Monday, May 21, 2018

Review: Our Strangely Warmed Hearts by Bishop Karen P. Oliveto

I was excited to receive a copy of Bishop Karen Oliveto's new book, Our Strangely Warmed Hearts: Coming Out Into God's Call for review. Without reading the back cover, I was expecting a book that told her story of ministry. Instead, this book is half a history lesson - of the gay liberation movement, and The United Methodist Church and homosexuality - and half a collection of stories of many others who are LGBTQ United Methodists. 

Some of the history Bishop Oliveto shared was familiar to me, but some things were totally new to me, like the "Council on Religion and the Homosexual," which, using denominational funds from The Methodist Church in the 1960s, worked together with "homophile organizations and church leaders" and developed goals and purposes that were so forward thinking. (25-26) Oliveto quotes founder and former executive director of the Reconciling Congregation Program Mark Bowman: "We have some sense of history. We know that when the church has excluded people on moral grounds, eventually God has opened the church doors again." (33) May it be so! "Eventually" can be such a long wait though! Section 1 wraps up with a brief page on the (then anticipated) work of the Commission on a Way Forward, and a short mention of the author herself: "On July 15, 2016, the Western Jurisdiction elected Karen Oliveto, the author of this book, to the episcopacy by a vote of 88-0." (64) Coming after a long section of the painful, harmful history of The UMC in excluding LGBTQ persons consistently, systematically, increasingly, the sentence is a bright spot of hope. 

The real star of this book is the second section, the narrative stories, first person stories from LGBTQ voices.

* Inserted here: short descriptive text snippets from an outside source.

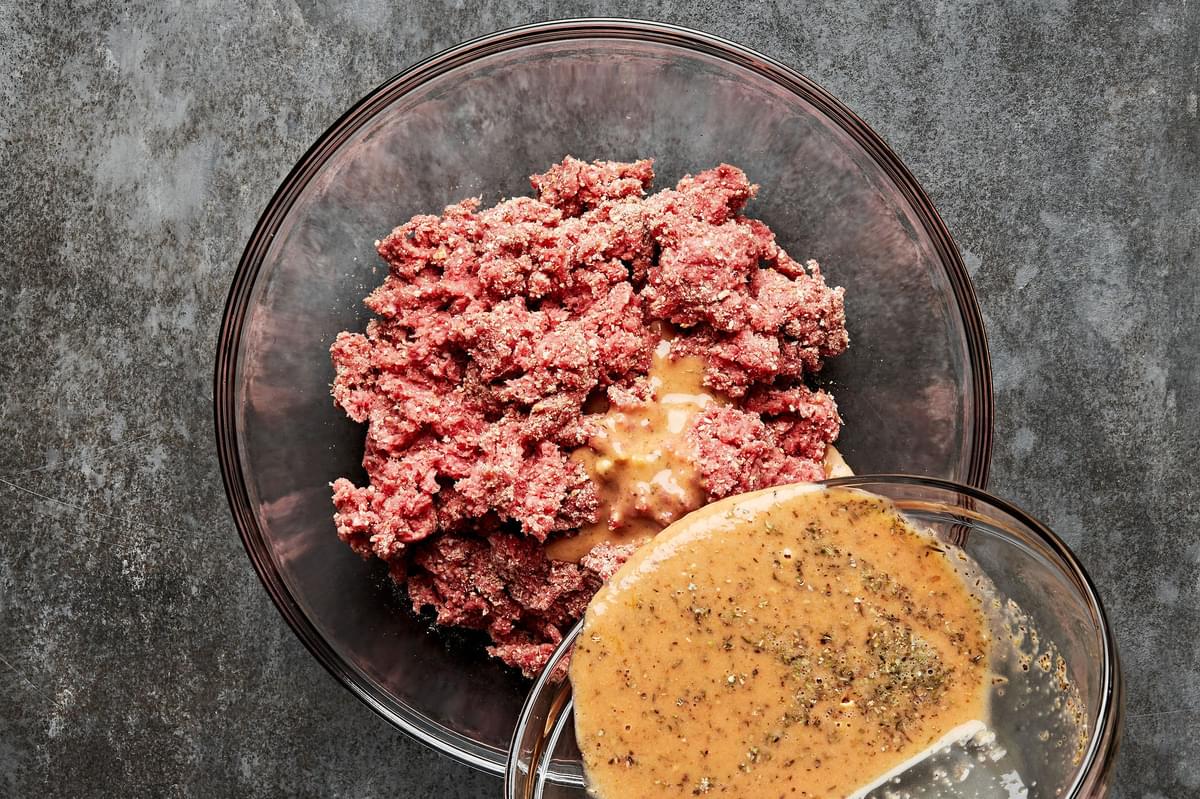 egg mixture being poured into a bowl with ground beef and breadcrumb mixture for making salisbury steak patties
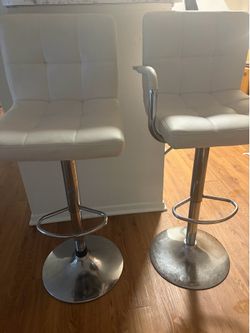 Pair of white bar stools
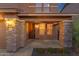 Inviting front porch with stone pillars and warm lighting, creating a welcoming entrance at 5223 W Bent Tree Dr, Phoenix, AZ 85083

What amazes me, knocks me off my feet, is that there is story after story of God's grace, of the (sometimes literally) life-saving work of Jesus at work in these folks' stories through The United Methodist Church in spite of all the ways we have done warm to these lives through that same institution. How incredible, and what a sign of the power of God to persist and find a way through all the barriers we erect! I am so humbled by these stories. And so moved by the stories of spaces and places of welcome even in the midst of a church whose official polity says "not compatible." These stories are miraculous, truly. 

Some standouts: "My queer identity calls me to connect the dots because breaking the  chains of oppression for one group of people is inextricably linked with the liberation of all." (Israel Alvaran, 96)

"I looked around at this stadium full of beautiful people that I have shared in ministry with, who affirmed me, and I knew that with one sentence most of them would have a completely different attitude toward me." (Rose, 124)

"I cannot fight all battles, but God is not calling me to; God is calling me to follow, to love, and to serve so that the church can make justice happen, and feast together at the banquet God prepares for our weary souls. Thanks be to God." (Rose, 125)

And from Bishop Oliveto's final wrap up: "This [exclusion of LGBTQ persons] comes at a high price ... the body of Christ is fractured. And lives are literally lost ... The saddest pastoral call I have ever received was from a gay man who asked me to 'unbaptize' him, because he had heard the stance of The UMC regarding LGBTQ people and felt he was no longer worthy of God's love and claim on his life." (127) 

I definitely recommend you give this book a read.